Records of scene-based questions
= = = = =
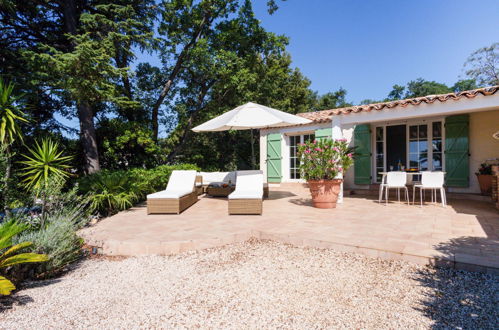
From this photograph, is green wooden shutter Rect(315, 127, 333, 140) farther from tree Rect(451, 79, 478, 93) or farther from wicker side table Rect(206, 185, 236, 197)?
tree Rect(451, 79, 478, 93)

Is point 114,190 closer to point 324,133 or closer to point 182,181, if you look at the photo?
point 182,181

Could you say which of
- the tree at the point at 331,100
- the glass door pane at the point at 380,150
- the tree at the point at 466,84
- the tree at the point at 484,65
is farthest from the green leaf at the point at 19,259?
the tree at the point at 466,84

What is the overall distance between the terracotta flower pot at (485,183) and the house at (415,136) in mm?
293

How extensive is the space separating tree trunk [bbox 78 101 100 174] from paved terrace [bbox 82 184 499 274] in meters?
3.08

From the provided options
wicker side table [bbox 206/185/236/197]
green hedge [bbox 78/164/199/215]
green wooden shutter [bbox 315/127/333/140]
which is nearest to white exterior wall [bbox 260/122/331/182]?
green wooden shutter [bbox 315/127/333/140]

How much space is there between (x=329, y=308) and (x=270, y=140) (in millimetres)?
8917

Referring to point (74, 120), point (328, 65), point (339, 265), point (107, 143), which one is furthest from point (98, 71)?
point (328, 65)

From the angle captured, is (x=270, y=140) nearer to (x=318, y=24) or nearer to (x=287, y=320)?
(x=318, y=24)

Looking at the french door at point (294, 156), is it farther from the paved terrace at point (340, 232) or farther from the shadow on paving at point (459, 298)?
Answer: the shadow on paving at point (459, 298)

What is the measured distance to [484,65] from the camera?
2312cm

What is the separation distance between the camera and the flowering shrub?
5.86m

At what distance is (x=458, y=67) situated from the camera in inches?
965

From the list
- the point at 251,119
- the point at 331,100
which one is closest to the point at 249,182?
the point at 251,119

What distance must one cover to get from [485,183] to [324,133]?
4512mm
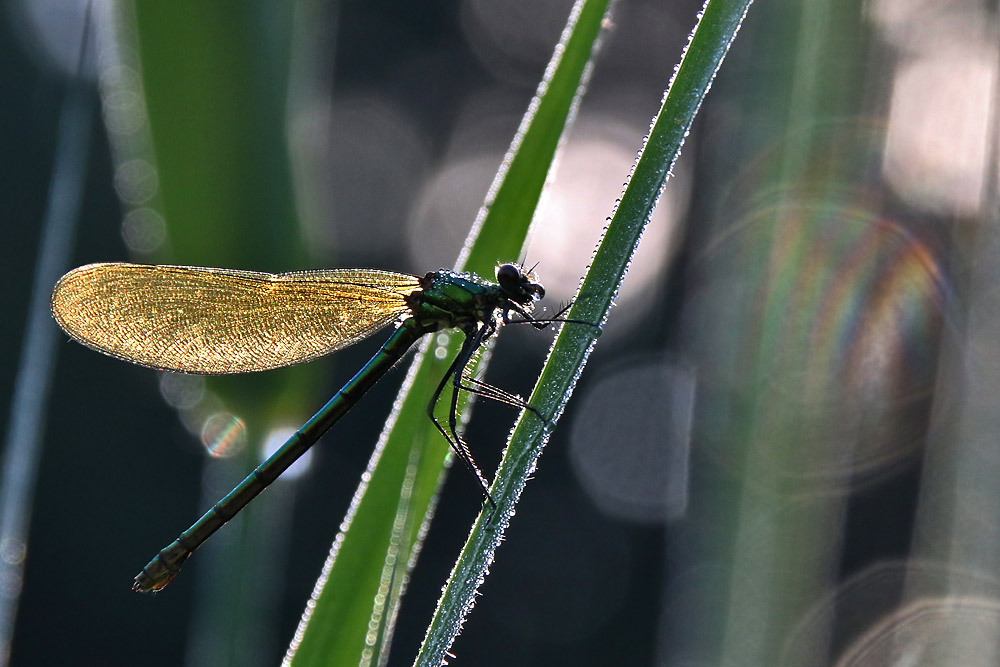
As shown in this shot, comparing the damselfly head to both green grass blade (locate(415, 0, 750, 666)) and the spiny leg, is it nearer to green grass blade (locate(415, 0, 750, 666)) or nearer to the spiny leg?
the spiny leg

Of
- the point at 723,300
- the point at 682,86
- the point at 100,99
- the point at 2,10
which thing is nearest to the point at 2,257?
the point at 2,10

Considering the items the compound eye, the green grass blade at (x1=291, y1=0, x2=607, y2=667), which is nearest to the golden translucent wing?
the compound eye

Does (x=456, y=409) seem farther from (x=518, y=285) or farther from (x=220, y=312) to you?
(x=220, y=312)

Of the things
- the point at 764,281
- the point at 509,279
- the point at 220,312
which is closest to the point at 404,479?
the point at 764,281

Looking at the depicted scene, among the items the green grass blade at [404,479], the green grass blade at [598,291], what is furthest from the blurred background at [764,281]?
the green grass blade at [598,291]

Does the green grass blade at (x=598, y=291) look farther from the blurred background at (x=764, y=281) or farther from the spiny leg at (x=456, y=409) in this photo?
the blurred background at (x=764, y=281)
= = = = =
Exercise
Pictures are to be left out; the records above must be repeated word for word.

Exercise output
From this photograph, is green wooden shutter Rect(315, 127, 333, 140) farther from tree Rect(451, 79, 478, 93) or farther from wicker side table Rect(206, 185, 236, 197)?
tree Rect(451, 79, 478, 93)

Is point 114,190 closer to point 324,133 or closer to point 182,181, if you look at the photo?
point 182,181

Could you say which of
- the tree at the point at 331,100
- the glass door pane at the point at 380,150
- the tree at the point at 466,84
- the tree at the point at 484,65
is farthest from the green leaf at the point at 19,259?
the tree at the point at 466,84

What is the overall distance between the terracotta flower pot at (485,183) and the house at (415,136) in mm?
293

How extensive is the space separating tree trunk [bbox 78 101 100 174] from paved terrace [bbox 82 184 499 274] in meters?
3.08

From the provided options
wicker side table [bbox 206/185/236/197]
green hedge [bbox 78/164/199/215]
green wooden shutter [bbox 315/127/333/140]
which is nearest to white exterior wall [bbox 260/122/331/182]?
green wooden shutter [bbox 315/127/333/140]

How much space is there between (x=329, y=308) and (x=270, y=140) (in millimetres)?
8917

Referring to point (74, 120), point (328, 65), point (339, 265), point (107, 143), which one is furthest from point (98, 71)?
point (328, 65)

From the angle captured, is (x=270, y=140) nearer to (x=318, y=24) or nearer to (x=287, y=320)?
(x=318, y=24)

Looking at the french door at point (294, 156), is it farther from the paved terrace at point (340, 232) or farther from the shadow on paving at point (459, 298)?
Answer: the shadow on paving at point (459, 298)

What is the measured distance to [484,65] from the camera?
2312cm

What is the separation distance between the camera and the flowering shrub?
5.86m

At what distance is (x=458, y=67) situated from the camera in inches?
965

From the list
- the point at 251,119
- the point at 331,100
which one is closest to the point at 249,182?
the point at 251,119

What distance must one cover to get from [485,183] to [324,133]?
4512mm
As shown in this shot, comparing the damselfly head to both green grass blade (locate(415, 0, 750, 666)) and the spiny leg, is it nearer to green grass blade (locate(415, 0, 750, 666)) or nearer to the spiny leg?
the spiny leg

Of
- the point at 723,300
- the point at 682,86
- the point at 100,99
- the point at 2,10
which thing is nearest to the point at 2,257?
the point at 2,10

Considering the items the compound eye, the green grass blade at (x1=291, y1=0, x2=607, y2=667), which is nearest to the golden translucent wing?
the compound eye

Does (x=456, y=409) seem farther from (x=518, y=285) or farther from (x=220, y=312) to you?
(x=220, y=312)

Of the things
- the point at 764,281
- the point at 509,279
- the point at 220,312
which is closest to the point at 404,479?
the point at 764,281

Looking at the depicted scene, among the items the green grass blade at [404,479], the green grass blade at [598,291], what is furthest from the blurred background at [764,281]?
the green grass blade at [598,291]

Does the green grass blade at (x=598, y=291) look farther from the blurred background at (x=764, y=281) or farther from the spiny leg at (x=456, y=409) in this photo?
the blurred background at (x=764, y=281)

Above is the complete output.